# EveryAir



## samus33 (30 Avril 2011)

Bonjour,

j'aimerais savoir si l'application EveryAir, qui permet de contrôler ton ordinateur à distance, en vaut vraiment la peine. J'ai entendu dire que nous pouvions écouter des vidéos flash, jouer a ninporte quel jeux etc. C'est un fake ou quoi ?? Mais je me demandais s'il fallait Jallbreaker l'Ipad pour y avoir accès.

Merci de votre aide
site EveryAir: http://www.everyair.net/


----------



## worldice (30 Avril 2011)

samus33 a dit:


> Bonjour,
> 
> j'aimerais savoir si l'application EveryAir, qui permet de contrôler ton ordinateur à distance, en vaut vraiment la peine. J'ai entendu dire que nous pouvions écouter des vidéos flash, jouer a ninporte quel jeux etc. C'est un fake ou quoi ?? Mais je me demandais s'il fallait Jallbreaker l'Ipad pour y avoir accès.
> 
> ...



Ils sont en train de couler et leur appli tout comme leur appli PC/Mac ont été retirées du téléchargement.

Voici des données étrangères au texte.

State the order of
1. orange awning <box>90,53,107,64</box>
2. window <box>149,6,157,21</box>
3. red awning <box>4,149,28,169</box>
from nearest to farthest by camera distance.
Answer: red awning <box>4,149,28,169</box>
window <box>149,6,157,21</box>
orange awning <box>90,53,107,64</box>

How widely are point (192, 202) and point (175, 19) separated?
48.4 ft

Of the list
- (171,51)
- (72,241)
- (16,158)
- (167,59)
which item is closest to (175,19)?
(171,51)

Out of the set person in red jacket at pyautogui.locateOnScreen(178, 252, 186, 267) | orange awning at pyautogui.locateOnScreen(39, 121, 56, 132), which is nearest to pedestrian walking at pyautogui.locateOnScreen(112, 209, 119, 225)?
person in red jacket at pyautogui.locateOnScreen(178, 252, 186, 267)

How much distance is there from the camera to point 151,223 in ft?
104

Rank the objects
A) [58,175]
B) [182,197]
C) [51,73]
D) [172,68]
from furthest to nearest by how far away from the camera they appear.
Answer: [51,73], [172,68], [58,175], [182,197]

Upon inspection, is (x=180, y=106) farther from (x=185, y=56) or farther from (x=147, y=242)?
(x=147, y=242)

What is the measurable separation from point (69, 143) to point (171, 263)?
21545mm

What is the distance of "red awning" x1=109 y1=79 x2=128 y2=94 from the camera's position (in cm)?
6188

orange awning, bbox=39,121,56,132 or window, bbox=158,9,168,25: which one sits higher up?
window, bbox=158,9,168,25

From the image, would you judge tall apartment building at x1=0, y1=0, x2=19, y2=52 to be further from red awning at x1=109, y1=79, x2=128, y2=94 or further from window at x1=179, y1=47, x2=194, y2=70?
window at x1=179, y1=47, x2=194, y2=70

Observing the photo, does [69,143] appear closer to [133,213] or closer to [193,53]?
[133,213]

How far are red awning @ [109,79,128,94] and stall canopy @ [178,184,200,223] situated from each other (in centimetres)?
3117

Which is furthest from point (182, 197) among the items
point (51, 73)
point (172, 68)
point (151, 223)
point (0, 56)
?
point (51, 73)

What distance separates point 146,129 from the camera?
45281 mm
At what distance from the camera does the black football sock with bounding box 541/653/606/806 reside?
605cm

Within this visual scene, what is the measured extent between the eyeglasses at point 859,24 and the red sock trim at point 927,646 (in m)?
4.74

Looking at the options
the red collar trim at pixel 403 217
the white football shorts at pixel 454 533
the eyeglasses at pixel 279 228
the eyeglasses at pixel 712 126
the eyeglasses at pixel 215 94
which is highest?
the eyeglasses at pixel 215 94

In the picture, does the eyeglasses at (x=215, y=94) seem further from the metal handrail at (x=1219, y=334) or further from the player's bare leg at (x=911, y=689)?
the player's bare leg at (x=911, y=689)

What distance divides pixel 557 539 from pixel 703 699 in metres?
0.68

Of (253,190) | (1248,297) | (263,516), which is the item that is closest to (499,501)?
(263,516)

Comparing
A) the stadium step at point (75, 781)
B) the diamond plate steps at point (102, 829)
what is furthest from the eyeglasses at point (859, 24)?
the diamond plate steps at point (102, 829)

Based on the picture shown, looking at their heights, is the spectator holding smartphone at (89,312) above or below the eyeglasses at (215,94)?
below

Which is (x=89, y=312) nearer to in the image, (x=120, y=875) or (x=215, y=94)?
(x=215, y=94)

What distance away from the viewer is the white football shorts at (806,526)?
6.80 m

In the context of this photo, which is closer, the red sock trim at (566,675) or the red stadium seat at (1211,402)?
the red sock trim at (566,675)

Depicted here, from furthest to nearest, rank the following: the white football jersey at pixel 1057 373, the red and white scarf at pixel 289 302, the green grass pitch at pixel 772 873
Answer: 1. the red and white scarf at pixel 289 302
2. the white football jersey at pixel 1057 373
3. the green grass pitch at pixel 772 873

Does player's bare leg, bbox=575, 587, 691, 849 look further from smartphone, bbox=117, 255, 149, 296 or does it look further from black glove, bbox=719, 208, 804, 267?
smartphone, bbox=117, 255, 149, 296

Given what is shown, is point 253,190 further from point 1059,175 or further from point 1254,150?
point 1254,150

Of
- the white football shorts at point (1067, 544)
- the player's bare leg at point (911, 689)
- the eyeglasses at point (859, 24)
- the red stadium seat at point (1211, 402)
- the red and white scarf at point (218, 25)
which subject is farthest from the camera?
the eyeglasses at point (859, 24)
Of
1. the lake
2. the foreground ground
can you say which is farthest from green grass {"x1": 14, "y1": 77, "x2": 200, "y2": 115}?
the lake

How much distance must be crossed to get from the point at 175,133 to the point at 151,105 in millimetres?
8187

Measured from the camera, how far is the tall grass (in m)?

Moi aussi j'ai été étonné et déçu.

Tu peux tout de même essayer des systèmes différents tel que TeamViewer.


----------



## samus33 (1 Mai 2011)

ok, et TeamViewer fera la même chose ?


----------



## worldice (1 Mai 2011)

samus33 a dit:


> ok, et TeamViewer fera la même chose ?



TeamViewer te permet d'avoir accès à ton ordi à distance. C'est gratuit, et il y a même un mode qui te permet d'accéder à ton ordi, dès que celui-ci s'allume. C'est à dire que le logiciel se lance tout seul sur l'ordi.

Avec TV (TeamViewer), tu peux avoir ces possibilités :
PC/MAC &#8594; iPad/iPhone
PC/MAC &#8594; PC/MAC

Par contre, tu ne peux avoir accès à ton iPad/iPhone depuis ton PC/MAC.

Il y a aussi un mode "Présentation" pour réaliser, comme son nom l'indique, des présentations à distance.


----------



## micbeac (1 Mai 2011)

J'utilise TeamViewer et ca fonctione très bien pour prendre ton PC/Mac à distance.


----------